Wednesday, August 9, 2017: 3:40 PM
B117, Oregon Convention Center
Kim Gerard Mattson, Ecosystems Northwest, Mount Shasta, CA and Jianwei Zhang, Pacific Southwest Research Station, USDA Forest Service, Redding, CA
Background/Question/Methods

Forests store carbon in two distinct pools—the living biomass and the detrital mass. Biomass is a recognized carbon sink while the detritus is not. The various carbon fluxes in forests—growth, carbon exchange, decomposition—are commonly studied as disparate parts and not as a whole system. There are relatively few whole-system internal carbon budgets for forests, though many for streams. The disparate data for forests can be assembled into system budgets, but they often won’t balance. We developed balanced, whole-system carbon budgets for four forests in northern California as a way to predict carbon storage in detrital pools and test hypotheses about carbon partitioning and storage and loss potentials. Field methods were tested and modified to reduce sampling bias and variation.
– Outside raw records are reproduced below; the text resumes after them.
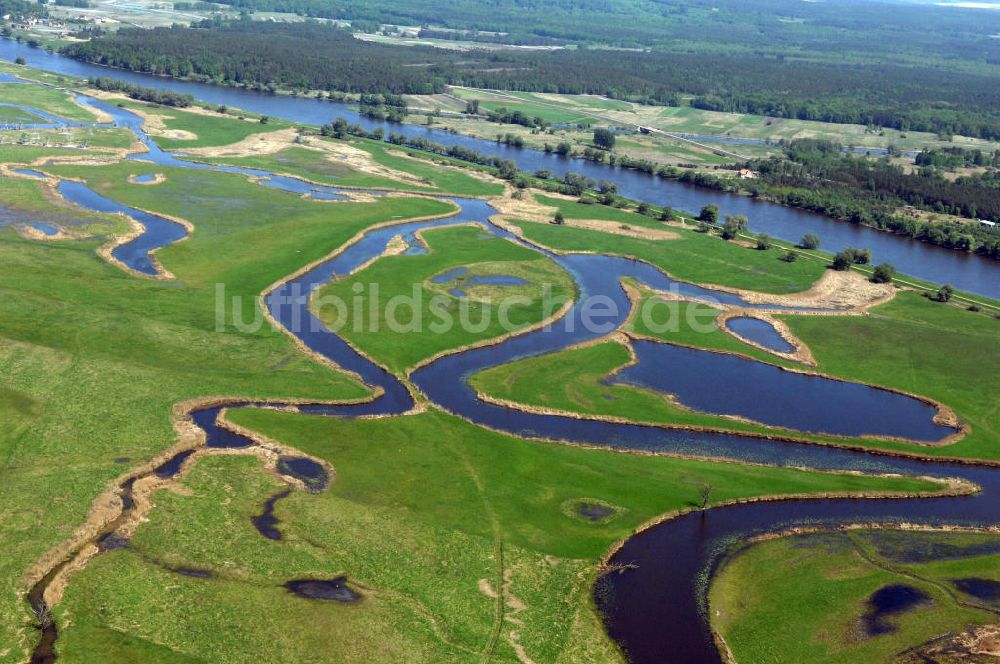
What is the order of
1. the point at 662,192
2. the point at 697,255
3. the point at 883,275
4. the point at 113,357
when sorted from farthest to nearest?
1. the point at 662,192
2. the point at 697,255
3. the point at 883,275
4. the point at 113,357

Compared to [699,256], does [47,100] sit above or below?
above

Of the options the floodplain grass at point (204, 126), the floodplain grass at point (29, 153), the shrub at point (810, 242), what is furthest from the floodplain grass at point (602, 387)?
the floodplain grass at point (204, 126)

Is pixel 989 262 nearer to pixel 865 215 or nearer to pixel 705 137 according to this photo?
pixel 865 215

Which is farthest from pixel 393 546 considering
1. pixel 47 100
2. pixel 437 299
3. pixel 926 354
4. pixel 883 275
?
pixel 47 100

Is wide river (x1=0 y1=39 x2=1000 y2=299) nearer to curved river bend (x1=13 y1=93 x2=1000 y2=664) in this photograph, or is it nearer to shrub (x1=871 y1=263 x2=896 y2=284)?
shrub (x1=871 y1=263 x2=896 y2=284)

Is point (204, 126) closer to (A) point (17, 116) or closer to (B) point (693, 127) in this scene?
(A) point (17, 116)

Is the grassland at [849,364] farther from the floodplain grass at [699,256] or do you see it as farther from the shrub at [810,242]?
the shrub at [810,242]
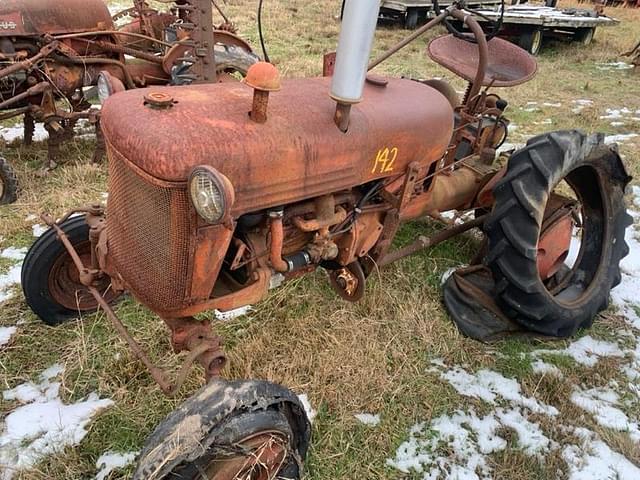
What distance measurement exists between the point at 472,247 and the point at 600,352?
1.07 metres

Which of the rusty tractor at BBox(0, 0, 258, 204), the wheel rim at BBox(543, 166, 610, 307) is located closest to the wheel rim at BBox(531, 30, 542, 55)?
the rusty tractor at BBox(0, 0, 258, 204)

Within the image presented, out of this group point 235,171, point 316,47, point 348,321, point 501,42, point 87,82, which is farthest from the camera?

We tested the accuracy of carbon calculations based on individual soil profiles versus those based on site means, use of small soil pits versus cores, efficient root separations techniques, and tests of chamber-based soil CO2 effluxes. Resultant estimates of carbon pools and fluxes were combined with literature values into a bookkeeping model that balances carbon in a reasonable manner. Gaming the model is a way to test hypotheses about carbon cycling.

 Results/Conclusions

Soil carbon contents were 50 % lower when calculated as the product of bulk density and organic matter concentration from the same soil sample versus those calculated using mean site values. The product of mean values was biased high because soil bulk density and organic matter concentrations were not independent but negatively correlated. Bulk densities were 25 % higher from soil pits higher versus soil cores. Roots separated from moist soil using multiple meshes and winnowing allowed rapid processing of soil profiles and this allowed increased larger samples sizes (36 profiles in each forest) and reduced error (95% C.I. of +/- 30 %). Soil CO2 efflux using dynamic chambers increased with fan speeds. July effluxes averaged 6 µmol C m-2 s-1; annual effluxes were 10 Mg C ha-1 yr-1 and 40 % higher than modeled rates. The model worked well to constrain fluxes. Carbon in these forests range from 250 Mg C ha-1 at lower elevations to over 600 Mg C ha-1 for an undisturbed fir forests at high elevation and appear to be small sinks of carbon. Our model is most responsive to gross primary production, tree mortality, decomposition, and a humification coefficient.